Um regime que, sob a epiderme de uma nomenclatura democrática, erige um pódio ao destempero mais sórdido e ignorante de defesa à guerra fratricida em nome de uma hipotética luta por direitos já sobejamente inscritos em nossa Carta Constitucional.

Vivemos no Brasil nos quatro últimos anos uma desfaçatez à Carta Constitucional, uma tentativa de fazê-la explodir com a ajuda de bombas terroristas nos pátios de aeroportos ou na demolição de torres de transmissão de energia elétrica no território nacional. E mais do que nunca é preciso que se saiba que a cidadania brasileira tem pelos agentes dessas ações criminosas, efetuadas ou simplesmente tentadas, a mais profunda repulsa, a mais contundente condenação, principalmente quando tiverem sua origem, material, intencional ou ideológica, nos mais altos escalões da República.

A retomada dos trabalhos do Judiciário e do Legislativo brasileiros não deixa dúvidas até mesmo pela leitura dos discursos de seus presidentes, Rosa Weber e Rodrigo Pacheco, de que as instituições da República defendem o legítimo debate político, salutar em qualquer Democracia. Mais até: as Instituições estão abertas aos que por ideologia pretendam substituir os cânones que nos orientam politicamente. Desde que o façam abertamente e que estejam igualmente abertos ao contraditório democrático, parlamentar, jornalístico e acadêmico. E sobretudo cívico.
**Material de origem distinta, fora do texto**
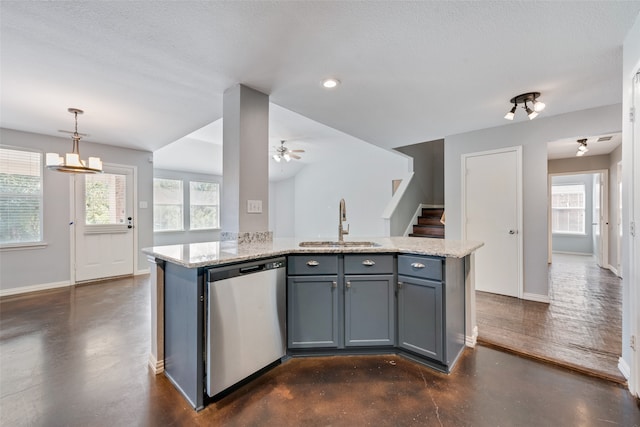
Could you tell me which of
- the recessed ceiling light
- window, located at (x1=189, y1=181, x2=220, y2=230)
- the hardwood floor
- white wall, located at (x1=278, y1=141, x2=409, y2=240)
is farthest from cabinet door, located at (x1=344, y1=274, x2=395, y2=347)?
window, located at (x1=189, y1=181, x2=220, y2=230)

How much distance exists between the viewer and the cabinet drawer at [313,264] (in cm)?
214

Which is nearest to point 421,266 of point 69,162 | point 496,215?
point 496,215

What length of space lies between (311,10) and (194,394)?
238 cm

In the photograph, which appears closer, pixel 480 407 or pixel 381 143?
pixel 480 407

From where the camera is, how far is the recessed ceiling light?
2486 millimetres

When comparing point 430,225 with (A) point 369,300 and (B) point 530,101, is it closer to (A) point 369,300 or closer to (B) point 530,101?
(B) point 530,101

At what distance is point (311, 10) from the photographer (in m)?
1.64

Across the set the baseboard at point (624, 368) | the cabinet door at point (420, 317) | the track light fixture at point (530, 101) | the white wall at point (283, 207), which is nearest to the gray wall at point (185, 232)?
the white wall at point (283, 207)

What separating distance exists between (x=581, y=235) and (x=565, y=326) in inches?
253

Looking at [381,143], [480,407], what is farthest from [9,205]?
[480,407]

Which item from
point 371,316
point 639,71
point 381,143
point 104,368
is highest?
point 381,143

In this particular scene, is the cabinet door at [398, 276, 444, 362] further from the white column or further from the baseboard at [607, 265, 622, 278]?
the baseboard at [607, 265, 622, 278]

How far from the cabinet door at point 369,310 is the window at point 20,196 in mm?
4868

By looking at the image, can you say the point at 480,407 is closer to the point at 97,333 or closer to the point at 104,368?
the point at 104,368
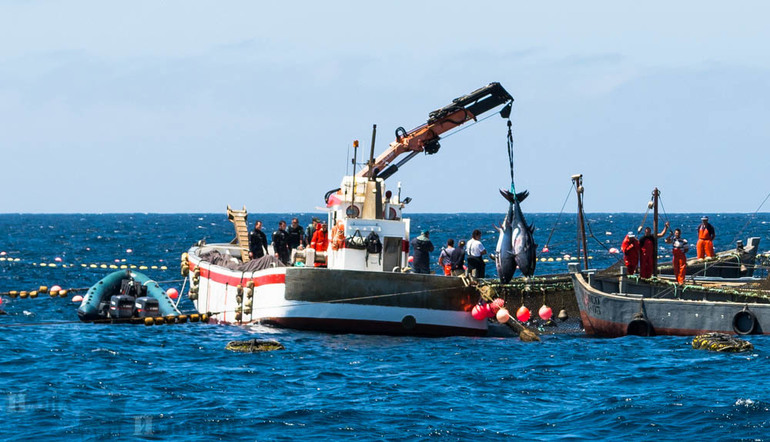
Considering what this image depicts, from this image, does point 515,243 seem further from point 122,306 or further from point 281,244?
point 122,306

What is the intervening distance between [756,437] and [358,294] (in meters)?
11.3

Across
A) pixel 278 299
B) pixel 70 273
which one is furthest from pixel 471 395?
Answer: pixel 70 273

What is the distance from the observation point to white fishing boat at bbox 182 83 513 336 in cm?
2633

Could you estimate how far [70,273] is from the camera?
2082 inches

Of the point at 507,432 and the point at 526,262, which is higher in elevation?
the point at 526,262

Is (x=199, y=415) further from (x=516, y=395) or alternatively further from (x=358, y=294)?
(x=358, y=294)

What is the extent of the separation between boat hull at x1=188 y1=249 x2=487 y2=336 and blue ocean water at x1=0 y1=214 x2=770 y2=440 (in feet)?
1.49

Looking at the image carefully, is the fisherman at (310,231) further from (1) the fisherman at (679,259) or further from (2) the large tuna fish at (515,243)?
(1) the fisherman at (679,259)

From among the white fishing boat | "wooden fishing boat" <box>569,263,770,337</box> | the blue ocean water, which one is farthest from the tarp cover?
"wooden fishing boat" <box>569,263,770,337</box>

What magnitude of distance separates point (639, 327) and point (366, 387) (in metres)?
9.29

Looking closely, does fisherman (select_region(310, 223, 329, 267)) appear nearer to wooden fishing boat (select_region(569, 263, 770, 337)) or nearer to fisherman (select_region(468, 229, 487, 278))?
fisherman (select_region(468, 229, 487, 278))

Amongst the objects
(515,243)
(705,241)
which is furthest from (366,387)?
(705,241)

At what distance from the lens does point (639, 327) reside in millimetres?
27438

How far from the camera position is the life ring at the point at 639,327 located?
2733 cm
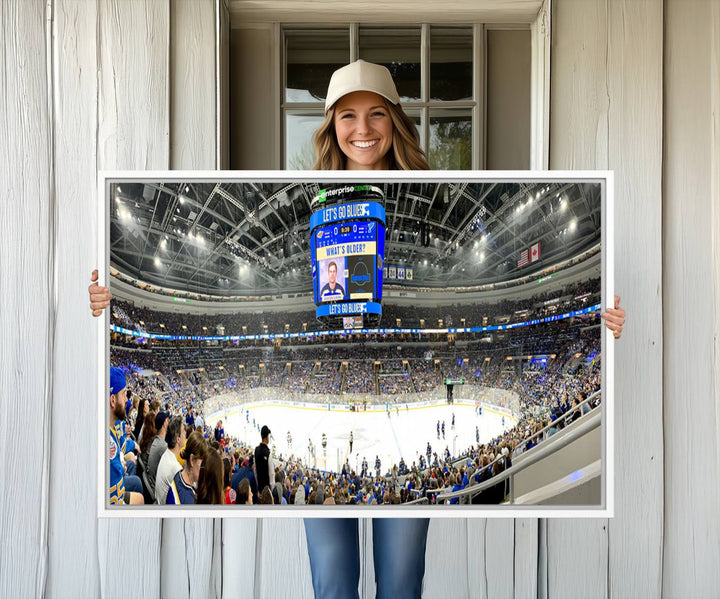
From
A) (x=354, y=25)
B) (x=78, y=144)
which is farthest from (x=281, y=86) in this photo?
(x=78, y=144)

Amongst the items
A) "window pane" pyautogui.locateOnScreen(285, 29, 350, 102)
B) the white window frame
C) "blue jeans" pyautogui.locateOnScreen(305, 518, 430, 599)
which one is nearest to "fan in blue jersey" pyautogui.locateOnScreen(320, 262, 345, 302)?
"blue jeans" pyautogui.locateOnScreen(305, 518, 430, 599)

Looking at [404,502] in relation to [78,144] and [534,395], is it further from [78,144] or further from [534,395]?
[78,144]

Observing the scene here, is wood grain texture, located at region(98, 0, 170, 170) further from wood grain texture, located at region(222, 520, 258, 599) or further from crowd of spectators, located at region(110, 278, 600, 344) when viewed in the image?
wood grain texture, located at region(222, 520, 258, 599)

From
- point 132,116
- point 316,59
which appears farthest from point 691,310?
point 132,116

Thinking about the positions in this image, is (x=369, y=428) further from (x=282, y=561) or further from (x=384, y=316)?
(x=282, y=561)

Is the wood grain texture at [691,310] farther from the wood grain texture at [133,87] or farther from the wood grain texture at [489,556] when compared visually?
the wood grain texture at [133,87]

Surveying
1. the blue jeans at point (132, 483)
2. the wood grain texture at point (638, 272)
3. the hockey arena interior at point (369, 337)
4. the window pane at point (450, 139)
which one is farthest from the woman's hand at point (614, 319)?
the blue jeans at point (132, 483)
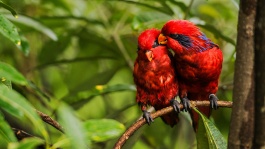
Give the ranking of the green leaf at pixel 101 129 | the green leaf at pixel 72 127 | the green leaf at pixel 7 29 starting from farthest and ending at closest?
1. the green leaf at pixel 7 29
2. the green leaf at pixel 101 129
3. the green leaf at pixel 72 127

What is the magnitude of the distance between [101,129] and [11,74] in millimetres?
224

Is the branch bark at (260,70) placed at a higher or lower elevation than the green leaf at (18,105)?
lower

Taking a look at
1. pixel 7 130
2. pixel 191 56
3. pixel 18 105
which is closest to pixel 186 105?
pixel 191 56

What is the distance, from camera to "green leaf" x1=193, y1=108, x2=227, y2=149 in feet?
5.82

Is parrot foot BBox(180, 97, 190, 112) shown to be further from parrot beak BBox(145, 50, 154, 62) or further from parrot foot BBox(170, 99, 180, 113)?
parrot beak BBox(145, 50, 154, 62)

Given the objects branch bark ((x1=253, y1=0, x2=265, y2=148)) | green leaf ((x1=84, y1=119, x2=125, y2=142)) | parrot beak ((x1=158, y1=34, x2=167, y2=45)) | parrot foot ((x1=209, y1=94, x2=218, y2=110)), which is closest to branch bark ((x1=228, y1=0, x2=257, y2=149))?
branch bark ((x1=253, y1=0, x2=265, y2=148))

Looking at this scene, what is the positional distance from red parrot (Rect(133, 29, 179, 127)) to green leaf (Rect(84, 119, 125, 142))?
0.91 metres

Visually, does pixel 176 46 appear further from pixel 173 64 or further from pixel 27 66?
pixel 27 66

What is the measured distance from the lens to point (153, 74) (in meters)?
2.21

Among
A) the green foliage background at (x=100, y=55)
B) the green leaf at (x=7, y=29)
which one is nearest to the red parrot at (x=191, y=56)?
the green foliage background at (x=100, y=55)

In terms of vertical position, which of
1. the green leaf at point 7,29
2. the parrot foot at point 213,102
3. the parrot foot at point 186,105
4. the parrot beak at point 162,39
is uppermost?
the green leaf at point 7,29

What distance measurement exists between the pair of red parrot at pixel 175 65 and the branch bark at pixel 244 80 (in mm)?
659

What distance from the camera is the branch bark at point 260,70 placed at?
4.11ft

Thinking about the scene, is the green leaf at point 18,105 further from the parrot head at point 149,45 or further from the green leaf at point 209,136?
the parrot head at point 149,45
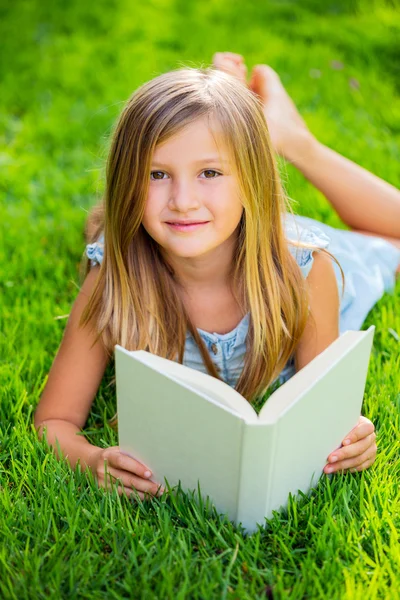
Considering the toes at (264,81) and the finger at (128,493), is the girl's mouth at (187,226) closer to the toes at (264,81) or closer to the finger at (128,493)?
the finger at (128,493)

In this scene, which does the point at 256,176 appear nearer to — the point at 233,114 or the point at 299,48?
the point at 233,114

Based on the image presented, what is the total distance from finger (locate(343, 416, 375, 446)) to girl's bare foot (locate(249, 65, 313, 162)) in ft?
3.18

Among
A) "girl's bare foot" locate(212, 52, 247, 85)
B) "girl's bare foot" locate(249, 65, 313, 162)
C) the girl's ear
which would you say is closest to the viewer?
the girl's ear

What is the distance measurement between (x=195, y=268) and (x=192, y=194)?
A: 0.30m

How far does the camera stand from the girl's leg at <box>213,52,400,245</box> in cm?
234

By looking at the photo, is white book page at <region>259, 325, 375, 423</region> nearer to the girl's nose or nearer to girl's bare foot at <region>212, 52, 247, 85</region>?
the girl's nose

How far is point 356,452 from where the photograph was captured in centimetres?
156

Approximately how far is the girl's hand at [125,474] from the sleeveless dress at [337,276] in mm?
431

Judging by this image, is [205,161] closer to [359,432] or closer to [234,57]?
[359,432]

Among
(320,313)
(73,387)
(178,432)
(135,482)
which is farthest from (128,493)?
(320,313)

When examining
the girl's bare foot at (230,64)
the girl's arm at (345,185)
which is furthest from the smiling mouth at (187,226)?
the girl's arm at (345,185)

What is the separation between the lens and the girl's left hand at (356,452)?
1.54 meters

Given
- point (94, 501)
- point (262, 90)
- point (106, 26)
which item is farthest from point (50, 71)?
point (94, 501)

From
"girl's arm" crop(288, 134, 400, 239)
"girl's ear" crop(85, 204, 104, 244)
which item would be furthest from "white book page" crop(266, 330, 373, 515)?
"girl's arm" crop(288, 134, 400, 239)
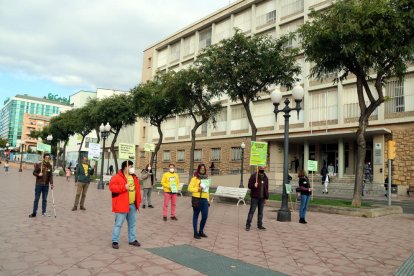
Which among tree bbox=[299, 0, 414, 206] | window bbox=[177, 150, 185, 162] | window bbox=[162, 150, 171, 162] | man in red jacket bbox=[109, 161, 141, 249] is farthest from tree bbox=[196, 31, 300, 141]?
window bbox=[162, 150, 171, 162]

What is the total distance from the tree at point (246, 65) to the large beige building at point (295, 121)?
2516 millimetres

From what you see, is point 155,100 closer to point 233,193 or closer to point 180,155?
point 233,193

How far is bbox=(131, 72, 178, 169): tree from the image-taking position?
26.7 m

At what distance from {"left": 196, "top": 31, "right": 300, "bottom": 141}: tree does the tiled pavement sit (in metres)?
9.27

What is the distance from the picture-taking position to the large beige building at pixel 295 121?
87.4 ft

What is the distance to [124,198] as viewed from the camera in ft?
23.4

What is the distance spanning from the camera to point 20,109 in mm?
154625

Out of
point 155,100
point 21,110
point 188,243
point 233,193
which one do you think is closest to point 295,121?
point 155,100

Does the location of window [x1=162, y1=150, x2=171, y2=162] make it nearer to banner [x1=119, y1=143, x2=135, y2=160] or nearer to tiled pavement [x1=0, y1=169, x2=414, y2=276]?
banner [x1=119, y1=143, x2=135, y2=160]

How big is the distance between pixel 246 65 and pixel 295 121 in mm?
15121

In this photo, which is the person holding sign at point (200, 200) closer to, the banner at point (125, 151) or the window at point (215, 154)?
the banner at point (125, 151)

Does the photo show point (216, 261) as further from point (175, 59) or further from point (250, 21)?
point (175, 59)

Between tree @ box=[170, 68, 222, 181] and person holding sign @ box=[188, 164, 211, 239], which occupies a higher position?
tree @ box=[170, 68, 222, 181]

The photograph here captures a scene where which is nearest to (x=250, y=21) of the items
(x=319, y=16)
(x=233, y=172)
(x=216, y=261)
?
(x=233, y=172)
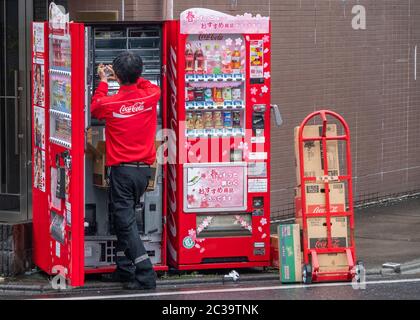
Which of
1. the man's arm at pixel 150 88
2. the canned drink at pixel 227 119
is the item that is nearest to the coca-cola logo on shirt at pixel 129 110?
the man's arm at pixel 150 88

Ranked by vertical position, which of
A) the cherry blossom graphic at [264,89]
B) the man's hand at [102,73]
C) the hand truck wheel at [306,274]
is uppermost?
the man's hand at [102,73]

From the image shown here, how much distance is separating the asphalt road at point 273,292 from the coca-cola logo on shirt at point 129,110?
1640 millimetres

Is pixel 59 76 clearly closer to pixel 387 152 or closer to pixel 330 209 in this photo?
pixel 330 209

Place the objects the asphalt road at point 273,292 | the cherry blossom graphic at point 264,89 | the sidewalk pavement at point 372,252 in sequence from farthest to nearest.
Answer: the cherry blossom graphic at point 264,89
the sidewalk pavement at point 372,252
the asphalt road at point 273,292

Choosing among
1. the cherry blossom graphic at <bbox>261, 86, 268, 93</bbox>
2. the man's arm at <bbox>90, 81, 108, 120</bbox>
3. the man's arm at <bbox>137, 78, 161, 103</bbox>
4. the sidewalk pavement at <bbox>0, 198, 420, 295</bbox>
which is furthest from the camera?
the cherry blossom graphic at <bbox>261, 86, 268, 93</bbox>

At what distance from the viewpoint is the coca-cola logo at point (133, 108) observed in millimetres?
9812

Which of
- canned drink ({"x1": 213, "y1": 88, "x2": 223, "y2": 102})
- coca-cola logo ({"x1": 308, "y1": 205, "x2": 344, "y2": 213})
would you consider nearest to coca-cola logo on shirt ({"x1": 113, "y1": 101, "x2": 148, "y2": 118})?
canned drink ({"x1": 213, "y1": 88, "x2": 223, "y2": 102})

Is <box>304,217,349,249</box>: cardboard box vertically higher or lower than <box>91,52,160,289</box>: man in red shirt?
lower

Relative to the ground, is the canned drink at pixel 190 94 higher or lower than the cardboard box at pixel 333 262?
higher

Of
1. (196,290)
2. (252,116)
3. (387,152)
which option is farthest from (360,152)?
(196,290)

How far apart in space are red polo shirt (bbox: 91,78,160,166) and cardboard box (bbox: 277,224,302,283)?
60.8 inches

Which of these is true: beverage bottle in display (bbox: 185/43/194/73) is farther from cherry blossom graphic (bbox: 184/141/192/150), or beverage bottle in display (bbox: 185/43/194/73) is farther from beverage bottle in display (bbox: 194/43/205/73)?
cherry blossom graphic (bbox: 184/141/192/150)

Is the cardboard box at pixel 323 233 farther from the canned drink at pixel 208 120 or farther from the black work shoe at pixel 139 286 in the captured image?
the black work shoe at pixel 139 286

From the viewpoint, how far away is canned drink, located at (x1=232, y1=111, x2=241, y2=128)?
10.7 meters
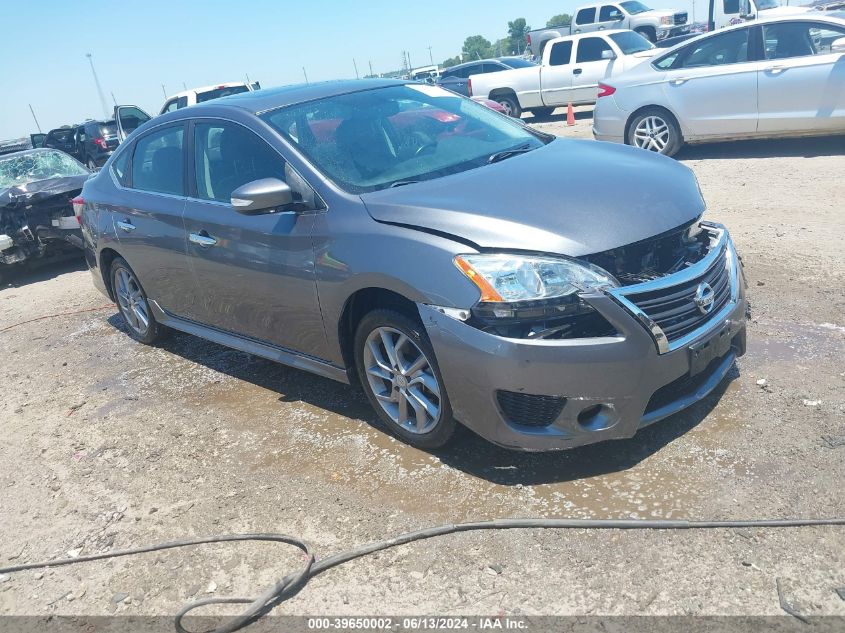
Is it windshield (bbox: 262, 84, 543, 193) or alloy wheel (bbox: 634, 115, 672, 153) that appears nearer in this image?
windshield (bbox: 262, 84, 543, 193)

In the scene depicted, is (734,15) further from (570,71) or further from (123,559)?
(123,559)

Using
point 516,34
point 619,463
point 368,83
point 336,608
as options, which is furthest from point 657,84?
point 516,34

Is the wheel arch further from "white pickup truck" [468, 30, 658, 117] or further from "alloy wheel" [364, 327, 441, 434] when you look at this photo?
"alloy wheel" [364, 327, 441, 434]

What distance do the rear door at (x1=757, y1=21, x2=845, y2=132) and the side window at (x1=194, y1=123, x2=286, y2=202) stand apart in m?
7.30

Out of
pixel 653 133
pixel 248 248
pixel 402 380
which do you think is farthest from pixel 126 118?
pixel 402 380

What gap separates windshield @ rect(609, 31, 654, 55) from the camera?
16156 millimetres

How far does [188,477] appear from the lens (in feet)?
13.0

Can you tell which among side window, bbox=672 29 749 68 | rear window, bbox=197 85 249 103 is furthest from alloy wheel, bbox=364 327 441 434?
rear window, bbox=197 85 249 103

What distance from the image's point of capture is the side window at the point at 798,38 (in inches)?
351

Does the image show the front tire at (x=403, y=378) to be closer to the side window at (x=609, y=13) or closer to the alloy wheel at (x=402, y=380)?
the alloy wheel at (x=402, y=380)

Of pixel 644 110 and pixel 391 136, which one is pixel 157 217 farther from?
pixel 644 110

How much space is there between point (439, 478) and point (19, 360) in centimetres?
459

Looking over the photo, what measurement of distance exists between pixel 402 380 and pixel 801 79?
7.67 m

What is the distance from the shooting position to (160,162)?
17.1 ft
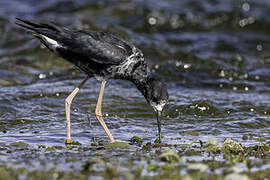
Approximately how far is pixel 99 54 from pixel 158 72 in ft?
16.9

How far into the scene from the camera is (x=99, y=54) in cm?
715

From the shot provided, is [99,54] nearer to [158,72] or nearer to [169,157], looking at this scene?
[169,157]

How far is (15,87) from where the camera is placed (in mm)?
10656

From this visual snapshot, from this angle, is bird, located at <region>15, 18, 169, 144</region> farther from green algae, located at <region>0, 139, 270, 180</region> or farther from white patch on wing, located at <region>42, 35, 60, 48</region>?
green algae, located at <region>0, 139, 270, 180</region>

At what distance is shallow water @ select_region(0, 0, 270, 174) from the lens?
8172 millimetres

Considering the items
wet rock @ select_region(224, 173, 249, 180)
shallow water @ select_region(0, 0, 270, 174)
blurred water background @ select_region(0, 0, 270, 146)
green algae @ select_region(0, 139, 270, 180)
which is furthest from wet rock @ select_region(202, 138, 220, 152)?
wet rock @ select_region(224, 173, 249, 180)

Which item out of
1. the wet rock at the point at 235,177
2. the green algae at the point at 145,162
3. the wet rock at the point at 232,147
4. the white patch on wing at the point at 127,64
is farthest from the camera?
the white patch on wing at the point at 127,64

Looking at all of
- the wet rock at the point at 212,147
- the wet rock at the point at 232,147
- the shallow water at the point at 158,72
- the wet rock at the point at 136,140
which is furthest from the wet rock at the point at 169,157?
the shallow water at the point at 158,72

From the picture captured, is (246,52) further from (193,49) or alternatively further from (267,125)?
(267,125)

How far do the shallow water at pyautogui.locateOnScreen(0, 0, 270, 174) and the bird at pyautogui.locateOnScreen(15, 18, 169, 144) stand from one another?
756mm

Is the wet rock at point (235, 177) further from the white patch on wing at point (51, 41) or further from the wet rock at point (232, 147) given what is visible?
the white patch on wing at point (51, 41)

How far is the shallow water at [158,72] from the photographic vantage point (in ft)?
26.8

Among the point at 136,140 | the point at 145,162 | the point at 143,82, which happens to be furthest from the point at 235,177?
the point at 143,82

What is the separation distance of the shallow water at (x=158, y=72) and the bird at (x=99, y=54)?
756 mm
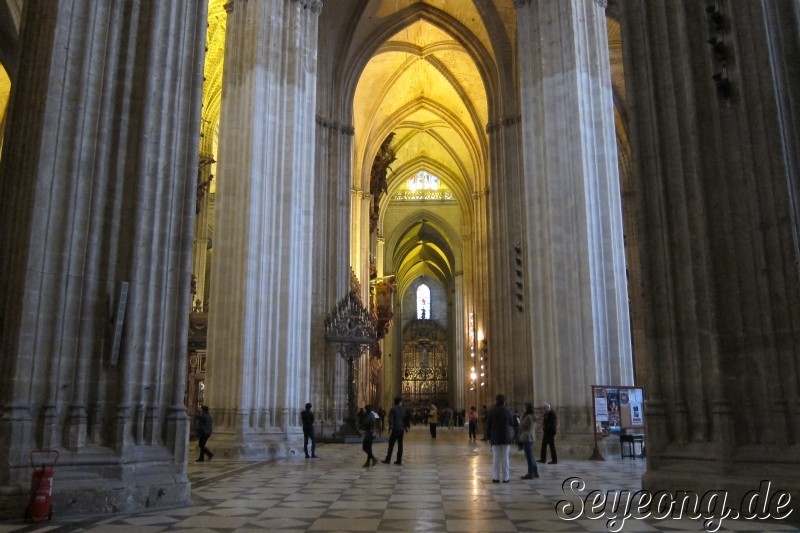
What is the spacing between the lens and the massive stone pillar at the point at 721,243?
5969 mm

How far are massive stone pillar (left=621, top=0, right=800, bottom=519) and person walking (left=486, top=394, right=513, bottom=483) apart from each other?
2.75 meters

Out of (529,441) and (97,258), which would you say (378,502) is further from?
(97,258)

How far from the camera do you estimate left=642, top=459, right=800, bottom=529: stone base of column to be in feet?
17.9

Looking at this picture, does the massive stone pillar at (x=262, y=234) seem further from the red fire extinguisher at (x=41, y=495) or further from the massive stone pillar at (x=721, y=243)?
the massive stone pillar at (x=721, y=243)

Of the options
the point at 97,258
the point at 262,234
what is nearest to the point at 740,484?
the point at 97,258

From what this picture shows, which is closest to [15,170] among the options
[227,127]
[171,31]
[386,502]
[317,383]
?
[171,31]

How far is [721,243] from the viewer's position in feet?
21.6

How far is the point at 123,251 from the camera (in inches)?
278

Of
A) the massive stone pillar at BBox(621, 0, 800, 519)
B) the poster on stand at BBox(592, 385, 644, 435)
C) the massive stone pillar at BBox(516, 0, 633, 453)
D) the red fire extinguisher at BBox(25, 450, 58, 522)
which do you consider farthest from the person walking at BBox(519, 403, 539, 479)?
the red fire extinguisher at BBox(25, 450, 58, 522)

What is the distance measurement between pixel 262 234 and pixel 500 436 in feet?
27.5

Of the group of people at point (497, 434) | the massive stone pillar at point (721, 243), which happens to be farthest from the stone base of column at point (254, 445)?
the massive stone pillar at point (721, 243)

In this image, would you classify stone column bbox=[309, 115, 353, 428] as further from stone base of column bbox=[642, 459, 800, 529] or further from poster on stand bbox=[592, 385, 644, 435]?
stone base of column bbox=[642, 459, 800, 529]

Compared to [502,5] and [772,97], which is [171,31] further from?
[502,5]

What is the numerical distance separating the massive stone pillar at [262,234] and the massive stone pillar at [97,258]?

O intolerável, o criminoso será reincidir nos atos covardes e hipócritas de defender uma liberdade econômica que na realidade perpetua uma desigualdade social a nos envergonhar como seres humanos.

Intolerável será valer-se desta ou daquela crença religiosa para perpetuar a ignorância ou para estigmatizar os que rezam por outras cartilhas, como se no Brasil fossemos uma teocracia fundamentalista a restringir o direito de minorias de viverem em paz com suas religiões, crenças ou afetos. Mesmo que os homens vistam rosa e as meninas ostentem o poder de seus corpos.

Intolerável será fazer do ensino em qualquer nível um apanágio de elites afortunadas em detrimento do legitimo direito fundamental inscrito na Constituição.

Intolerável será impedir o acesso a medicamentos em nome de execráveis regras oligopolísticas, revestidas do manto rasgado de um comércio internacional livre na doutrina e manipulado no mercado.

1) Até hoje ainda ressoam nos corredores do Instituto Rio-Branco, na época ainda sediado no velho Itamaraty, o debate-aula entre Cleonice Berardinelli e José Guilherme Merquior, então professora e aluno respectivamente daquele Instituto. Cleonice foi uma das professoras que mudam os destinos dos alunos. Como Santiago Dantas, Ebert Chamoun, Arthur Weiss, Mário Henrique Simonsen, e sobretudo, Portella Nunes, psiquiatra emérito e professor do Instituto de Psiquiatria da UFRJ cujas aulas lotavam os auditórios e eram acompanhadas por alunos de veterinária, engenharia e até pelo pipoqueiro do Pinel. Todos nos deixaram. Mas vivem em nós. Sempre.

2) Releio pela terceira vez “O tempo e o Vento” de Érico Veríssimo. Desta vez, na ordem inversa; do fim para o começo. Érico me fez aprender a ler aos 15 anos com o seu “Olhai os lírios do Campo”, a primeira vez que atravessei a noite com um livro. Mas, isso foi antes do “Amor nos Tempos do Cólera” de Garcia Marques. Érico Veríssimo foi o mais injustiçado de nossos escritores pela crítica dogmática e pedante dos anos 40.

3) Lula, diante de um visitante germânico, disse alto e bom som. O Brasil não vai entrar na guerra da Ucrânia. Não vê o que de bom nos traria entrar na pretensiosa OCDE. Informa que o acordo Mercosul-União Europeia tem graves inconvenientes dentre os quais o capítulo sobre compras governamentais. Guedes, o posto Ipiranga, proclamou que, em dois meses, com a orientação dele, o Brasil assinou um acordo que negociava por vinte anos. Não foi a única irresponsabilidade que nos deixou o frentista.

4) Com a máxima vênia de meus colegas que acreditam no papel saneador da OMC, me permito dizer que sem uma boa sacudidela nas regras de propriedade intelectual no Acordo Trips, a reforma da saúde pública no Brasil continuará a ser para inglês ver e a Big Pharma aproveitar.

5) É só. As lojas Americanas explicam o resto.